*Description of the task:*
Exactly reproduce the line containing "The photograph is" and all later lines to the end of the entries, leaving the pictures out of your copy.

*Stored records:*
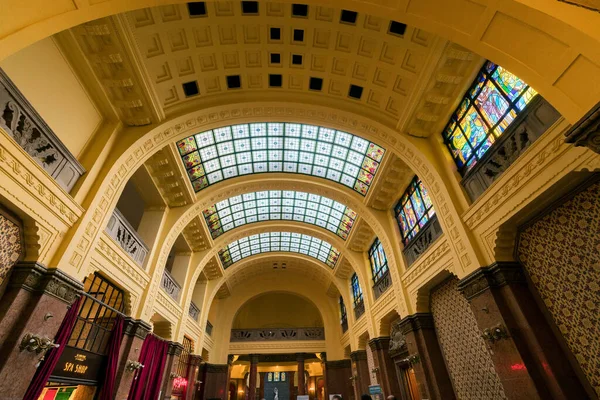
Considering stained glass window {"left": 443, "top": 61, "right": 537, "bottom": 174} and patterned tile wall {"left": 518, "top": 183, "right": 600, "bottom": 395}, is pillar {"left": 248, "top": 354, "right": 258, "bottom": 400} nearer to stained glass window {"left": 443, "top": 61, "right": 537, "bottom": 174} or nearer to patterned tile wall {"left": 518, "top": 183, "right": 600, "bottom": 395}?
patterned tile wall {"left": 518, "top": 183, "right": 600, "bottom": 395}

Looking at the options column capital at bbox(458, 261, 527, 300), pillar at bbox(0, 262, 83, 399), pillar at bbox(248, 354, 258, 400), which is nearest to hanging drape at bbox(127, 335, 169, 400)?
pillar at bbox(0, 262, 83, 399)

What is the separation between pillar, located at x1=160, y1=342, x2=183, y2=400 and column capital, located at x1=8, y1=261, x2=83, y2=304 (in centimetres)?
784

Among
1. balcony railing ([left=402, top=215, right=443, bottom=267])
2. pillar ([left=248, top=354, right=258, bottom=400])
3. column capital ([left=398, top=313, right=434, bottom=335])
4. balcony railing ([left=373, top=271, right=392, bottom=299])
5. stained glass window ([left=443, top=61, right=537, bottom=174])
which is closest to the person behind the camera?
stained glass window ([left=443, top=61, right=537, bottom=174])

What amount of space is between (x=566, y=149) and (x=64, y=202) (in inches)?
420

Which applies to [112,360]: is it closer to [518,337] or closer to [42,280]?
[42,280]

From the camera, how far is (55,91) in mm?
7270

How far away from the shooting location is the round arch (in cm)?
385

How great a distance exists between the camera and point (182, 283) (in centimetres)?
1529

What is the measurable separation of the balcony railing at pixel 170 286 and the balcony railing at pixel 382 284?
33.2 ft

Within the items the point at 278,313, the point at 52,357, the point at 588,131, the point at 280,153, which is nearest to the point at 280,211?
the point at 280,153

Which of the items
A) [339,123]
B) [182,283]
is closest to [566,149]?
[339,123]

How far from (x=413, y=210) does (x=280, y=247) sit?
13015 mm

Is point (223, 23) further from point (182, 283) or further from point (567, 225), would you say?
point (182, 283)

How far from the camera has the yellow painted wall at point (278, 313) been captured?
26.4 meters
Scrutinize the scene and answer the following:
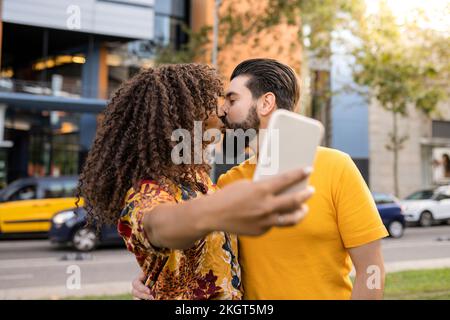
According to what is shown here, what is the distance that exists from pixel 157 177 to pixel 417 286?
6.00 meters

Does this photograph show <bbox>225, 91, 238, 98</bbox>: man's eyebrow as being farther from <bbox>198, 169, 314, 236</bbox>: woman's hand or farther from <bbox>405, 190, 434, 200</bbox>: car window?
<bbox>405, 190, 434, 200</bbox>: car window

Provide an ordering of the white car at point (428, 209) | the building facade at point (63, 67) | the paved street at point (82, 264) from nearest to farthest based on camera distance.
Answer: the paved street at point (82, 264) → the building facade at point (63, 67) → the white car at point (428, 209)

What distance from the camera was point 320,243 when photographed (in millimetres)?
1795

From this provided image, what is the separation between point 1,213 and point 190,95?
12122mm

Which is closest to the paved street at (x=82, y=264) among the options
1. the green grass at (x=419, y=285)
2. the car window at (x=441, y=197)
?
the green grass at (x=419, y=285)

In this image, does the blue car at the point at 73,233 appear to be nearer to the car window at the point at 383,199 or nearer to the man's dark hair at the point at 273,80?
the car window at the point at 383,199

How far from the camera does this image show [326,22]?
1505 centimetres

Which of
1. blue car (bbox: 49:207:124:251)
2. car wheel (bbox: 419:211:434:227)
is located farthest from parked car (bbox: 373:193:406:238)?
blue car (bbox: 49:207:124:251)

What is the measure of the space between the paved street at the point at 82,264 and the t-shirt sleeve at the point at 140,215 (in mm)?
5544

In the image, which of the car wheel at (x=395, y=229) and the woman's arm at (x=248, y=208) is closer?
the woman's arm at (x=248, y=208)

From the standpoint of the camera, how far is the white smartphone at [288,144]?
1094 mm

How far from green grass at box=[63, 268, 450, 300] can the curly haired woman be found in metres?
4.60
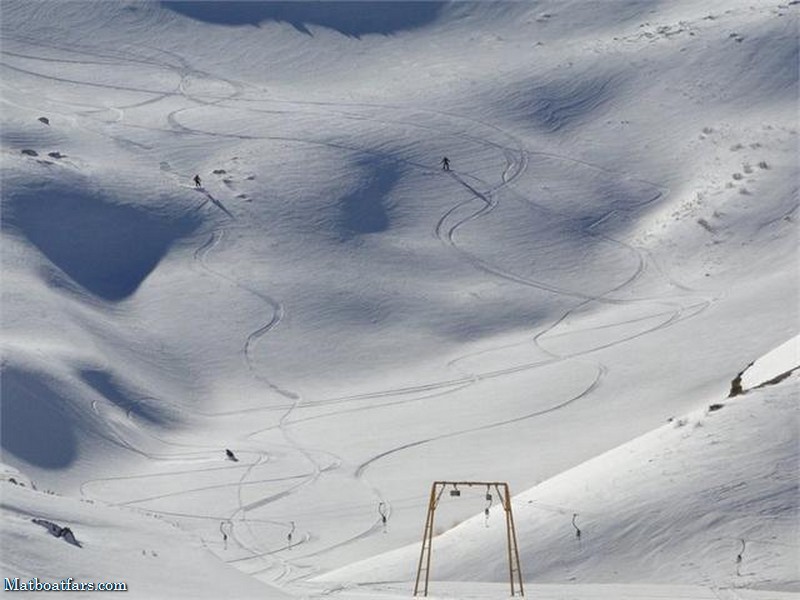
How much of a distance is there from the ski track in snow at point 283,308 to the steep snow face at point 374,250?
0.53ft

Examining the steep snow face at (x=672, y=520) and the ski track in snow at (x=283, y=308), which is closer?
the steep snow face at (x=672, y=520)

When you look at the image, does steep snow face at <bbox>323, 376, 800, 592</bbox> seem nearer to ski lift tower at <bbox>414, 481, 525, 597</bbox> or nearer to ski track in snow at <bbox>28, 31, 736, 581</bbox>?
ski lift tower at <bbox>414, 481, 525, 597</bbox>

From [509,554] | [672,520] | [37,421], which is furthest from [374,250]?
[509,554]

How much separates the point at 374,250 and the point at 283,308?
569 centimetres

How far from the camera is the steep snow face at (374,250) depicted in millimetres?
57094

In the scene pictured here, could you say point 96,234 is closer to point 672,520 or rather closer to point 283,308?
point 283,308

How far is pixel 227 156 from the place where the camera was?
82250mm

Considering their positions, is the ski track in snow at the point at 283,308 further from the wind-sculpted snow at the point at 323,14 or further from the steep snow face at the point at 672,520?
the wind-sculpted snow at the point at 323,14

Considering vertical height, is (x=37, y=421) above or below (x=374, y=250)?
above

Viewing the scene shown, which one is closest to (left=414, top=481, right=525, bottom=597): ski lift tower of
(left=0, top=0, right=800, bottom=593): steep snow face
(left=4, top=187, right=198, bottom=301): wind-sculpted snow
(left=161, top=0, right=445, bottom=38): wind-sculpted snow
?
(left=0, top=0, right=800, bottom=593): steep snow face

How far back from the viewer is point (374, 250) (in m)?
76.2

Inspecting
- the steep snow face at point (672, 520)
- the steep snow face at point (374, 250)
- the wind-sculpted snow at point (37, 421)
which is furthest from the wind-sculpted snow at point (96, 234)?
the steep snow face at point (672, 520)

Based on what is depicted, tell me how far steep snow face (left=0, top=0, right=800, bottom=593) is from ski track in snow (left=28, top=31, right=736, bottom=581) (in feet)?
0.53

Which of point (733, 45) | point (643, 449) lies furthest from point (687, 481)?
point (733, 45)
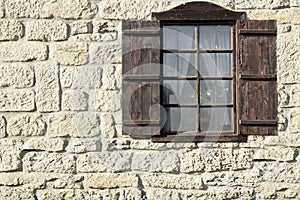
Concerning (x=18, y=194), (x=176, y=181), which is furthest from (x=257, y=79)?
(x=18, y=194)

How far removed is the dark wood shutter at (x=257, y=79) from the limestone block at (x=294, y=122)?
142 mm

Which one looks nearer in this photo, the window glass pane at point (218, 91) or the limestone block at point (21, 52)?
the limestone block at point (21, 52)

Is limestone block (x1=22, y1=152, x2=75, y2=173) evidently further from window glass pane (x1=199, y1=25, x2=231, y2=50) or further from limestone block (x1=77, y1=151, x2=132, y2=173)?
window glass pane (x1=199, y1=25, x2=231, y2=50)

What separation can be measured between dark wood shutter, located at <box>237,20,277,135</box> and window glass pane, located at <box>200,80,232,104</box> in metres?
0.14

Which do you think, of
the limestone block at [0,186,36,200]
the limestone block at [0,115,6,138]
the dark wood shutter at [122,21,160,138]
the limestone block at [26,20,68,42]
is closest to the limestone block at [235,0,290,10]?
the dark wood shutter at [122,21,160,138]

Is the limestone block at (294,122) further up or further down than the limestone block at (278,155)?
further up

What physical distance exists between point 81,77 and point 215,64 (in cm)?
115

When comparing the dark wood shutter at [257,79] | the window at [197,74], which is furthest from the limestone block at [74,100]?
the dark wood shutter at [257,79]

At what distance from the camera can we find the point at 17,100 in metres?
4.84

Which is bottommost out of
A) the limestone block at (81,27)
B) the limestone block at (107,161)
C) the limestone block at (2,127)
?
the limestone block at (107,161)

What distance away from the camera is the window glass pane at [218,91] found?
4957 millimetres

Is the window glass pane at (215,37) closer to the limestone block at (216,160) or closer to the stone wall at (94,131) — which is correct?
the stone wall at (94,131)

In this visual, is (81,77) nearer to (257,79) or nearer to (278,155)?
(257,79)

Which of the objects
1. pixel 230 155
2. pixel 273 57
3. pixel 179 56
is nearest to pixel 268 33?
pixel 273 57
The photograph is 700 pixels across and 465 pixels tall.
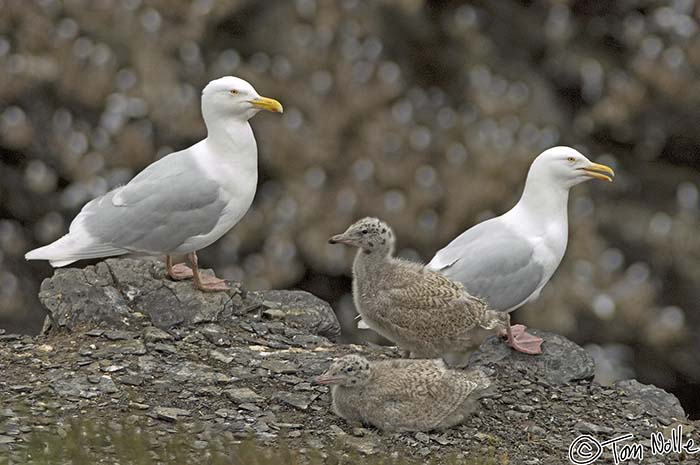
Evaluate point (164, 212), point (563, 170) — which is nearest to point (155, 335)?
point (164, 212)

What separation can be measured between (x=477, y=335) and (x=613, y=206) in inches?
296

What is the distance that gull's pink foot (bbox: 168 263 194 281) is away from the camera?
31.8 ft

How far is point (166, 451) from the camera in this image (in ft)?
23.8

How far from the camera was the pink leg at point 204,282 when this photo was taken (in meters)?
9.49

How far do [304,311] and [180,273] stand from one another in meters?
0.92

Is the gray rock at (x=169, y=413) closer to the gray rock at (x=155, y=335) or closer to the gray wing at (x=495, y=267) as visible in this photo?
the gray rock at (x=155, y=335)

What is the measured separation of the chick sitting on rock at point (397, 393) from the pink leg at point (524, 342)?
4.15 ft

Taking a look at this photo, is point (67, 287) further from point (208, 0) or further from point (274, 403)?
point (208, 0)

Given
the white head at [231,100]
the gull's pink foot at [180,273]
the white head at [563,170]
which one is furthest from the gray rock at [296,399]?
the white head at [563,170]

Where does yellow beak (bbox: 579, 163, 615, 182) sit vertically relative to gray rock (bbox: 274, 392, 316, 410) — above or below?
above

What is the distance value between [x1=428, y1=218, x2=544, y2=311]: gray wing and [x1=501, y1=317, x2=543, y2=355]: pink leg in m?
0.19

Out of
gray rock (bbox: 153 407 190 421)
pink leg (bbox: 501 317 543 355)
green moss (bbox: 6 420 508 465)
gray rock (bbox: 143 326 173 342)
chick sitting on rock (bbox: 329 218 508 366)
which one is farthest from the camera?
pink leg (bbox: 501 317 543 355)

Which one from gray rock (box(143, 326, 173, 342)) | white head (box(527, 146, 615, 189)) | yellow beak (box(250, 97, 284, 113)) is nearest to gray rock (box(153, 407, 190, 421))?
gray rock (box(143, 326, 173, 342))

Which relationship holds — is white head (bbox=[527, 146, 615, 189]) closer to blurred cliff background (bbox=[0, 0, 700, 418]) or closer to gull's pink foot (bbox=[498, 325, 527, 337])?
gull's pink foot (bbox=[498, 325, 527, 337])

*Final answer:*
The photograph is 700 pixels across and 465 pixels tall.
Evaluate point (164, 212), point (563, 170) — which is nearest to point (155, 335)?
point (164, 212)

What separation can be measured between (x=477, y=335) and (x=613, y=206) in inches?
296

What is the distance that gull's pink foot (bbox: 168 263 194 281) is away from the camera?
31.8 ft

How far is point (166, 451) from the camera in this image (in ft)?
23.8

How far from the camera was the pink leg at point 204,282 when this photo was taken (in meters)?
9.49

How far do [304,311] and [180,273] stand from one another in meters?
0.92

Is the gray rock at (x=169, y=413) closer to the gray rock at (x=155, y=335) or closer to the gray wing at (x=495, y=267) as visible in this photo?
the gray rock at (x=155, y=335)

What is the measured separation of the chick sitting on rock at point (397, 393) from the pink leg at point (524, 342)?
4.15 ft

Taking a look at this photo, is point (67, 287) further from point (208, 0) or further from point (274, 403)?
point (208, 0)

Given
the white head at [231,100]
the gull's pink foot at [180,273]
the white head at [563,170]
which one is furthest from the gray rock at [296,399]?
the white head at [563,170]

Where does yellow beak (bbox: 579, 163, 615, 182) sit vertically relative to gray rock (bbox: 274, 392, 316, 410) — above or below?
above

What is the distance value between [x1=428, y1=218, x2=544, y2=311]: gray wing and [x1=501, y1=317, x2=543, y2=355]: pink leg in m?
0.19

Out of
gray rock (bbox: 153 407 190 421)
pink leg (bbox: 501 317 543 355)
green moss (bbox: 6 420 508 465)
gray rock (bbox: 143 326 173 342)
chick sitting on rock (bbox: 329 218 508 366)
which one is farthest from the camera?
pink leg (bbox: 501 317 543 355)

Which one from gray rock (box(143, 326, 173, 342)) | white head (box(527, 146, 615, 189)) | yellow beak (box(250, 97, 284, 113)) is nearest to gray rock (box(153, 407, 190, 421))?
gray rock (box(143, 326, 173, 342))

Which relationship holds — is white head (bbox=[527, 146, 615, 189]) closer to blurred cliff background (bbox=[0, 0, 700, 418]) or closer to gull's pink foot (bbox=[498, 325, 527, 337])?
gull's pink foot (bbox=[498, 325, 527, 337])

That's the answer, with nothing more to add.